DATA TO PROCESS:
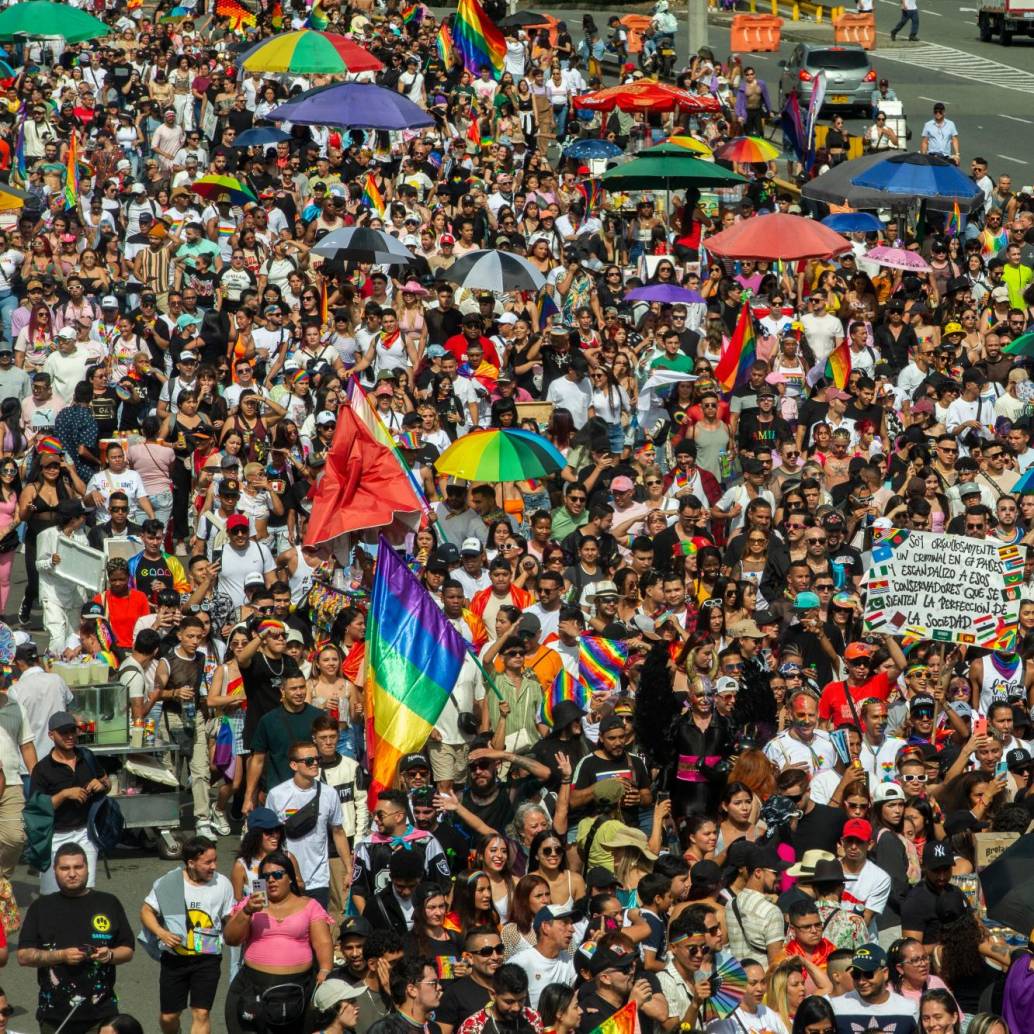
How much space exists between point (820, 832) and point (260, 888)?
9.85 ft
---
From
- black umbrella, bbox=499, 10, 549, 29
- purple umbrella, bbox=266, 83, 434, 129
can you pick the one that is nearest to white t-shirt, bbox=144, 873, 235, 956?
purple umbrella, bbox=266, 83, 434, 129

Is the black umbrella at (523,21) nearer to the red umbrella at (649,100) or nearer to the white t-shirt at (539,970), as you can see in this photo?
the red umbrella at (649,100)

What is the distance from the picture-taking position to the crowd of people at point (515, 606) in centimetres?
---
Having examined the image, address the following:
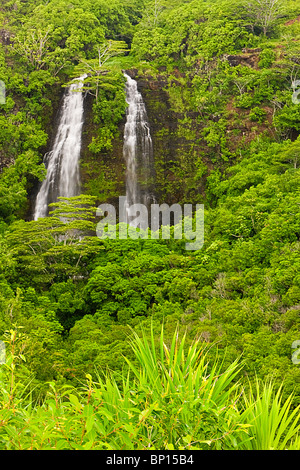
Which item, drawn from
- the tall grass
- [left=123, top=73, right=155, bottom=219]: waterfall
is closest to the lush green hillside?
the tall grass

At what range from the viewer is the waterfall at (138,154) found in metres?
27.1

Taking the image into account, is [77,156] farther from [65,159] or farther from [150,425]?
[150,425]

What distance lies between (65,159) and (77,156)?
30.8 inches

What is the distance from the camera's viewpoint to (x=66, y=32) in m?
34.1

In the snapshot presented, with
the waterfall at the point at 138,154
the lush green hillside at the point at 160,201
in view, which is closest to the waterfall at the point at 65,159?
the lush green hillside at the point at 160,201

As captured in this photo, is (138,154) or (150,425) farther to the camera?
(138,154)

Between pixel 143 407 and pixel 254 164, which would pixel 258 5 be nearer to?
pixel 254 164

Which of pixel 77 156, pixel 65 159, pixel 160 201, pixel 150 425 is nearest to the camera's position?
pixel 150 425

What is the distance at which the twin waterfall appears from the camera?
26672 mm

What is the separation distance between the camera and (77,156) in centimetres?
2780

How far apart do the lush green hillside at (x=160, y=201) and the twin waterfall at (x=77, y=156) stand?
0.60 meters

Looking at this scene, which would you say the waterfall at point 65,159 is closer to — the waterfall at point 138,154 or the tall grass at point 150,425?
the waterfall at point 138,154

EXERCISE TASK: Please switch "centimetres" to "inches" in the part of the listing that opens with the line containing "Is the black" and closes with the line containing "What is the distance from the picture-taking". Give back only those lines, with nothing else changed.

CORRECT RESULT:
Is the black umbrella at (523,21) nearer to the red umbrella at (649,100) or nearer to the white t-shirt at (539,970), as you can see in this photo?
the red umbrella at (649,100)

What is the distance from the picture-taking position to the crowd of people at point (515, 606) in inches?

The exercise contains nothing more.